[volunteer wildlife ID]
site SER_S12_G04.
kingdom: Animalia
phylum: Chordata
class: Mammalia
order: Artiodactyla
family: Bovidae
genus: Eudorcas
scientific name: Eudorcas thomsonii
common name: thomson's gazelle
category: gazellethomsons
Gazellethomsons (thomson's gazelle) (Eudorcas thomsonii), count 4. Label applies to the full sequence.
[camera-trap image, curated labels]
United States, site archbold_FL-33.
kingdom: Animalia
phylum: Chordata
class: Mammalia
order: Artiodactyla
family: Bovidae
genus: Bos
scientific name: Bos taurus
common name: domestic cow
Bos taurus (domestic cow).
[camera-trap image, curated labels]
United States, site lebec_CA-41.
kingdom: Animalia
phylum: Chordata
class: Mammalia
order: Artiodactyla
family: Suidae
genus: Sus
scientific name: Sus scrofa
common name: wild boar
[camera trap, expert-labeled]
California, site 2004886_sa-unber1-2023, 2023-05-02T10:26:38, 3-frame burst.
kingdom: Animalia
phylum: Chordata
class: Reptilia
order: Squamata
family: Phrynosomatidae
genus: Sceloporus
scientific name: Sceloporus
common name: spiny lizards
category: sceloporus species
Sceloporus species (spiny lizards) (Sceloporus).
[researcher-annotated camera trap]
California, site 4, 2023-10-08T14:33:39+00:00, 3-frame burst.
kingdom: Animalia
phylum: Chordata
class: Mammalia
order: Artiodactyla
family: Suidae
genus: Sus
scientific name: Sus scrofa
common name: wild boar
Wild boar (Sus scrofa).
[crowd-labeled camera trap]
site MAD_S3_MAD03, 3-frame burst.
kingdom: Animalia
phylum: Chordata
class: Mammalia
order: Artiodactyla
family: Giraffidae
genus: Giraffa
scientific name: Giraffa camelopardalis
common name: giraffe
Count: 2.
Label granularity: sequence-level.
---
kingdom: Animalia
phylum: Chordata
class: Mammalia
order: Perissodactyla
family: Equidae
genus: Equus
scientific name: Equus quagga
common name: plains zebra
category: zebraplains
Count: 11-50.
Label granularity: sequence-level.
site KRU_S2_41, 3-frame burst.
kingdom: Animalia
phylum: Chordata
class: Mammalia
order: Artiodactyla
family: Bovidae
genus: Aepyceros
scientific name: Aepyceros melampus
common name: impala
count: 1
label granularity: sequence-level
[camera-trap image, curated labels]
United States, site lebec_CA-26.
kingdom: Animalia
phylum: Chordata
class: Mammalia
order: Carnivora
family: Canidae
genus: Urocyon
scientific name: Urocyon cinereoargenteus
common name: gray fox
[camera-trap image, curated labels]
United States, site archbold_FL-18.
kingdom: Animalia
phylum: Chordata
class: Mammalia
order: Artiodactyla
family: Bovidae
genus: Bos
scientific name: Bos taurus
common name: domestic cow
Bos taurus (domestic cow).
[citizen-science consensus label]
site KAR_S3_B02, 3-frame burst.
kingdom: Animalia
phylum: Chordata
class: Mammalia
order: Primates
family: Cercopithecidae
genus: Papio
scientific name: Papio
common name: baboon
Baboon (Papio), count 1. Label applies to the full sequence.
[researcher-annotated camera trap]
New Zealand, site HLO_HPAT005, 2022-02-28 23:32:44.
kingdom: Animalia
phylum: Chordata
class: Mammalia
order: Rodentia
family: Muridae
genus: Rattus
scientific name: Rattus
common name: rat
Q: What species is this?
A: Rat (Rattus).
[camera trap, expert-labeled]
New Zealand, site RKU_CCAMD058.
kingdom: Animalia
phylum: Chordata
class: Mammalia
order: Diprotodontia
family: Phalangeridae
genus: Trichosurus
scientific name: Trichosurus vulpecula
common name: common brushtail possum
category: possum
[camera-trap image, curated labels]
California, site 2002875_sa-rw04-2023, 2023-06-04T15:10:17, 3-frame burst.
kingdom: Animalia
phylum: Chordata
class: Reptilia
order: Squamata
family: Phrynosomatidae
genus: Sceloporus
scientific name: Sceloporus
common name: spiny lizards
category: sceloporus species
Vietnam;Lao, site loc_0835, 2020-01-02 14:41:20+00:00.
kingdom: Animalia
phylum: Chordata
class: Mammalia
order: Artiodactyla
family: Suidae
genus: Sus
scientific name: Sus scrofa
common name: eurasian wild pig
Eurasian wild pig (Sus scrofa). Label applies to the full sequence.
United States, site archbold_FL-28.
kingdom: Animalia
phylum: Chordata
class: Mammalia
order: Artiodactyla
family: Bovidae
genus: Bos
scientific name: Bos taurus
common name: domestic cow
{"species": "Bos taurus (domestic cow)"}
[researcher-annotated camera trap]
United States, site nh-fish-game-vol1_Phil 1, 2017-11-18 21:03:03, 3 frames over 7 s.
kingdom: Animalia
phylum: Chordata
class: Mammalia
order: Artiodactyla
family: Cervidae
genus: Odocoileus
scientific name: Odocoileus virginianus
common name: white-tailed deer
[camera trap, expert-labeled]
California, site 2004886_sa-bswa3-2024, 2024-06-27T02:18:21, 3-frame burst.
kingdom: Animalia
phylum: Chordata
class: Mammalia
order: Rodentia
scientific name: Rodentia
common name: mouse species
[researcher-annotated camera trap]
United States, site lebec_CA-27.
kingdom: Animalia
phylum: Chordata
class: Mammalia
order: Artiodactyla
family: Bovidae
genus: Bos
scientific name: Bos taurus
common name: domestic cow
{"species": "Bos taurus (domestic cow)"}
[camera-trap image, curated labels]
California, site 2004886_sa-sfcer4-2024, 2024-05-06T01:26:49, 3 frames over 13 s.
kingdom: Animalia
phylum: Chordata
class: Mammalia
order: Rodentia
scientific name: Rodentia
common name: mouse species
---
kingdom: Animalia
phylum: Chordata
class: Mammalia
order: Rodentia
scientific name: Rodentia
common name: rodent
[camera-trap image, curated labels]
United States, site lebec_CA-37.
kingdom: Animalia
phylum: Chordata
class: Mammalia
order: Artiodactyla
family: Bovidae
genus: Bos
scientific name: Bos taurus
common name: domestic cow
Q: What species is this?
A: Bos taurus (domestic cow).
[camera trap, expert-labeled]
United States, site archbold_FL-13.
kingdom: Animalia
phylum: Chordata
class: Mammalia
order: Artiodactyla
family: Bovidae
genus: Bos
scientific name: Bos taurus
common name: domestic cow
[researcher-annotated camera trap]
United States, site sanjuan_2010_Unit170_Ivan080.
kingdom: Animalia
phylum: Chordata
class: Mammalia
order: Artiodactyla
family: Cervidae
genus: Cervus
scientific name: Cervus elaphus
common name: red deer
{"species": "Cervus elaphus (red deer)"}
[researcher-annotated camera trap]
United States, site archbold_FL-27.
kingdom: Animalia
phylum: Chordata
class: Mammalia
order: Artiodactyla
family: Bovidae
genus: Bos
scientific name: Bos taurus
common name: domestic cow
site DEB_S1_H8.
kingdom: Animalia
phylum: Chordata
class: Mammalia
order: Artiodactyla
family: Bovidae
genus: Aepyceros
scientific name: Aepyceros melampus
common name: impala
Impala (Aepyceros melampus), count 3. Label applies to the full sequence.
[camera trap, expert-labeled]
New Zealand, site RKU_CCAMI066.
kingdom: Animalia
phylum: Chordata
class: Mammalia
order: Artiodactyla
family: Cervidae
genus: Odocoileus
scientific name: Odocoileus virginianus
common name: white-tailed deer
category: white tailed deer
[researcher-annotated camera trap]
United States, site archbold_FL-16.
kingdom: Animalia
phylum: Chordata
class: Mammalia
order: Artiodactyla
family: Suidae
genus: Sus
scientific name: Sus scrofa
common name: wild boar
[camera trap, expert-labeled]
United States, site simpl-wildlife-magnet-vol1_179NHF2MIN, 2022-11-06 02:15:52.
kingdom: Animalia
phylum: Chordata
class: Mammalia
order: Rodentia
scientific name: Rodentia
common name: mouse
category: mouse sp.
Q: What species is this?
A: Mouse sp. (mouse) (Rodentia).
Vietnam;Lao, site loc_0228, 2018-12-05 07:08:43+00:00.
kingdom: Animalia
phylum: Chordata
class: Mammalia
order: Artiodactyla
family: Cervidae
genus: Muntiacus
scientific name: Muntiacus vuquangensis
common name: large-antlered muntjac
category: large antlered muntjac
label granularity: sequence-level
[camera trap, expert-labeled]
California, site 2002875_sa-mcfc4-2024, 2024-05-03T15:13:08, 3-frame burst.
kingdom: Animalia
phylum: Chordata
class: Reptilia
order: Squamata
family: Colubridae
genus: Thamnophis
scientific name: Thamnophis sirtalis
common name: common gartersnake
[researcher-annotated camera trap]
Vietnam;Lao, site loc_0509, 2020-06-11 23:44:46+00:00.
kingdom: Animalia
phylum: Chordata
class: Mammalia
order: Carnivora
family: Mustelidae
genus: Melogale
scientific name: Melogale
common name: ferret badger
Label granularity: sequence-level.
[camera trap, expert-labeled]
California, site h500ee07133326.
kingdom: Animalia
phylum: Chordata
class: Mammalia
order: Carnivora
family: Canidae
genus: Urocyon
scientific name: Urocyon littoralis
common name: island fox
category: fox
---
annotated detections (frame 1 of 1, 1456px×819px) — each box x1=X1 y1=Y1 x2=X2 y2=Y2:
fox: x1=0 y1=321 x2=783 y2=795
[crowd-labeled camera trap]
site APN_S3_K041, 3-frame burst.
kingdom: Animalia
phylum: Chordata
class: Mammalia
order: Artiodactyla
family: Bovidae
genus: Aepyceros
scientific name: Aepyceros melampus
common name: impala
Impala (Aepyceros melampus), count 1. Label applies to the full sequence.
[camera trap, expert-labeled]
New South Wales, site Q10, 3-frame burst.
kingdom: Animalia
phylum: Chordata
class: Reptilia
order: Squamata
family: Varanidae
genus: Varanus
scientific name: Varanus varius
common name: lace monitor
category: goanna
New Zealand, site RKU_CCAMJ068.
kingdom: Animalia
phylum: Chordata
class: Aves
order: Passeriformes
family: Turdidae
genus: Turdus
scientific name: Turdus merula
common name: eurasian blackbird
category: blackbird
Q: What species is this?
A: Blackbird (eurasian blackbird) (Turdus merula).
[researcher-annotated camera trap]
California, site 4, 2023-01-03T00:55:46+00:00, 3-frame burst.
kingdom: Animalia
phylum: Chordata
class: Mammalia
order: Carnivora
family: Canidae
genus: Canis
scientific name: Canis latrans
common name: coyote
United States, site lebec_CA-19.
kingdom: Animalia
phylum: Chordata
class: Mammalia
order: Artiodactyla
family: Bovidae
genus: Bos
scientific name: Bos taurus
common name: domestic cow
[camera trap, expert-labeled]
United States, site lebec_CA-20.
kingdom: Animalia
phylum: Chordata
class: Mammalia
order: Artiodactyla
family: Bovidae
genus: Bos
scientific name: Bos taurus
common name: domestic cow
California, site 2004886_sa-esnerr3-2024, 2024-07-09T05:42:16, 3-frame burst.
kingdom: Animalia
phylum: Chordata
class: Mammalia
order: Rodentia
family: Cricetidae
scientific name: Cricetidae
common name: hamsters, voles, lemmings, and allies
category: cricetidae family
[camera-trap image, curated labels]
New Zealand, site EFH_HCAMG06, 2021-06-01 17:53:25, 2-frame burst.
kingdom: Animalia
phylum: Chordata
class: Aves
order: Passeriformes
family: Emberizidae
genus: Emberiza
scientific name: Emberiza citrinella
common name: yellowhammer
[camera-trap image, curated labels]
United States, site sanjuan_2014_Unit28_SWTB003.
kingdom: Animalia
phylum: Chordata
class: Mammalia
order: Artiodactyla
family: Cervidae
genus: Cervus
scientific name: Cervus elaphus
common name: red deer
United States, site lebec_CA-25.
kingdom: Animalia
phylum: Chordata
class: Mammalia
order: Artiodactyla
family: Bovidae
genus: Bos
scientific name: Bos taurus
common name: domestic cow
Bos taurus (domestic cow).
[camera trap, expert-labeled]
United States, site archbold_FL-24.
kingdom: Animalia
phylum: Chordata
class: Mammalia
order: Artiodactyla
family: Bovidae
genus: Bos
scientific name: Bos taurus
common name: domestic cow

* **Exercise details**: For the material, state how many lines include the string "Urocyon"; the answer is that number alone.

* **Solution to this problem**: 4